Teaching pediatric pain management in Zambia: Has pediatric cancer been forgotten in Africa?

Dr. Stefan Friedrichsdorf, director of Pain and Palliative Care and Integrative Medicine at Children’s, is on a two-week trip overseas to train caregivers about pediatric pain management. Last week, he was in Zambia, Africa, for the  1st Annual Pediatric Palliative Care Symposium. He taught more than 150 professionals at an event sponsored by the CDC/Atlanta and the US President’s Emergency AIDS Fund.
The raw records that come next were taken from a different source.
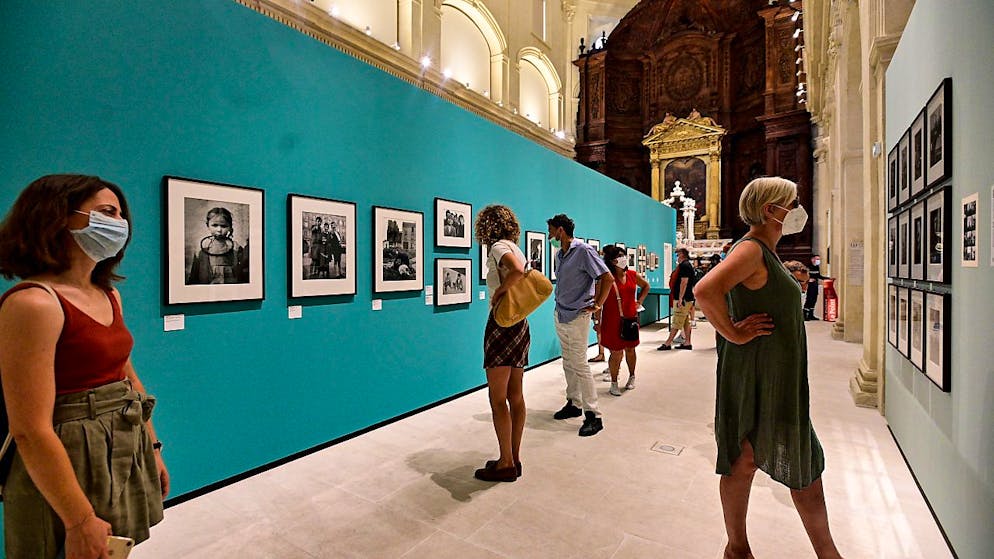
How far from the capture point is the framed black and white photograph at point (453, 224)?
5.80 m

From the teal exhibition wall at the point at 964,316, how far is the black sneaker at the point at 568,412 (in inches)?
113

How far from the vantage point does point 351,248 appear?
4.68 m

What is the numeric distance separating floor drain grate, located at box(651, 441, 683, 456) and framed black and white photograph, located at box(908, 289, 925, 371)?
1879 mm

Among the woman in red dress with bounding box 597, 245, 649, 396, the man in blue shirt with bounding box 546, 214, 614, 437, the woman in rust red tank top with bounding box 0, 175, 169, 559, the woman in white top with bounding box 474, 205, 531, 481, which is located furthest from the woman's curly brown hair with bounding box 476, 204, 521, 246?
the woman in red dress with bounding box 597, 245, 649, 396

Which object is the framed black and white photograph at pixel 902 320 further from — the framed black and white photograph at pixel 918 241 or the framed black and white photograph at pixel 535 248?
the framed black and white photograph at pixel 535 248

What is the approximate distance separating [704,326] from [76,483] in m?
13.8

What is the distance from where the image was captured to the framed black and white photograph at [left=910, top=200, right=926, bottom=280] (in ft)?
10.9

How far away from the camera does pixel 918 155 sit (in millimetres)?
3475

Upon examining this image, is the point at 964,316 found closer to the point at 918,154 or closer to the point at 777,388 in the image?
the point at 777,388

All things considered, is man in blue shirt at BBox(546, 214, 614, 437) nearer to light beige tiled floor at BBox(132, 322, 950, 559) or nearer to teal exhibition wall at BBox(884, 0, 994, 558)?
light beige tiled floor at BBox(132, 322, 950, 559)

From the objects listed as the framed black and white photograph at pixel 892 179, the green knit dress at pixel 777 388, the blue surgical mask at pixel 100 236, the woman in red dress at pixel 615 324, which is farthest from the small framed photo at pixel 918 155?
the blue surgical mask at pixel 100 236

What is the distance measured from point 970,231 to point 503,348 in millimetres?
2685

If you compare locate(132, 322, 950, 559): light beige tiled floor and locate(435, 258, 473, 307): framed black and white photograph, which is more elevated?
locate(435, 258, 473, 307): framed black and white photograph

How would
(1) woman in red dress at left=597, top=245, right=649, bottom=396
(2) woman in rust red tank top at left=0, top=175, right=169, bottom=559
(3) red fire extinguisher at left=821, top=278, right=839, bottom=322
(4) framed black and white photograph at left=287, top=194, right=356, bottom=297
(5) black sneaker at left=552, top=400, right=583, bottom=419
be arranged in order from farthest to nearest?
(3) red fire extinguisher at left=821, top=278, right=839, bottom=322
(1) woman in red dress at left=597, top=245, right=649, bottom=396
(5) black sneaker at left=552, top=400, right=583, bottom=419
(4) framed black and white photograph at left=287, top=194, right=356, bottom=297
(2) woman in rust red tank top at left=0, top=175, right=169, bottom=559
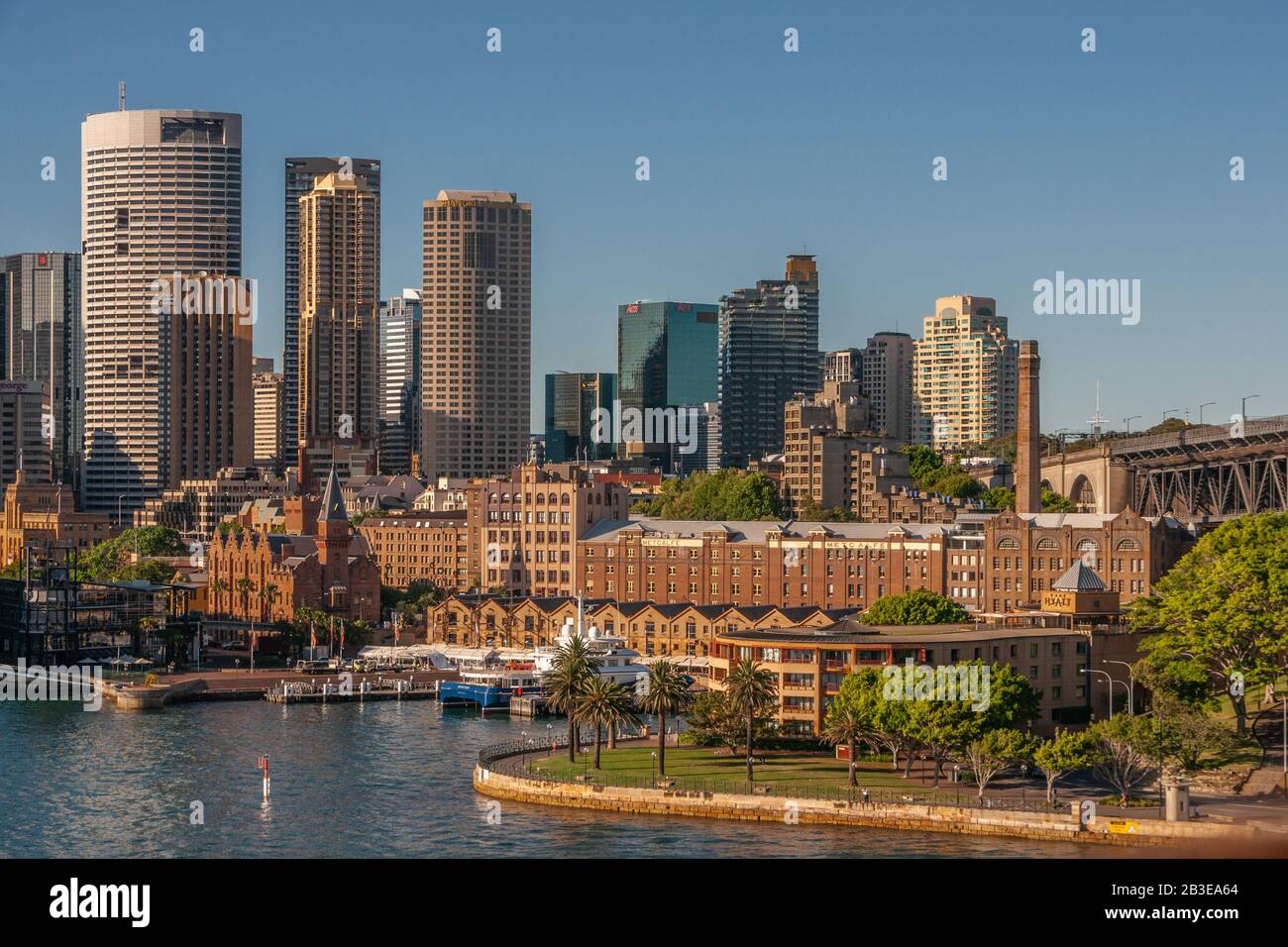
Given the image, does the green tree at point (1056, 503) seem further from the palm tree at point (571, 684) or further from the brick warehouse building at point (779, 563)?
the palm tree at point (571, 684)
This week, he’ll be in Cyprus for “Advanced Pain Medicine & Palliative Care for Children: Workshop for Professionals in Pediatric Hematology / Oncology,” where he’ll teach the Middle East Cancer Consortium about pediatric pain management, teaching Israelis and Arabs in the same room, united by a desire to help children in pain. 

Tuesday, Nov. 22
In Zambia (a democratic and very safe country) in southern-central Africa, there are 6.8 million children 0-17 years of age. Most international help is geared toward HIV/AIDS (120,000 infected children 0-14 years) and malaria. Pediatric cancer, however, seems forgotten. There is only one pediatric cancer ward in the country here at the University Teaching Hospital (UTH), which has about 180 new diagnosis/year, usually stage 3-4.

The visit to UTH Thursday morning was very sobering and had a deep impact on both Dr. Michelle Meiring (Red Cross Children’s Hospitals, Cape Town, South Africa) and me.

In addition to physical pain, we saw so much emotional pain in the faces of the children and their caregivers — such a need for palliative care and for support of their amazing staff that are doing what they can with what they have.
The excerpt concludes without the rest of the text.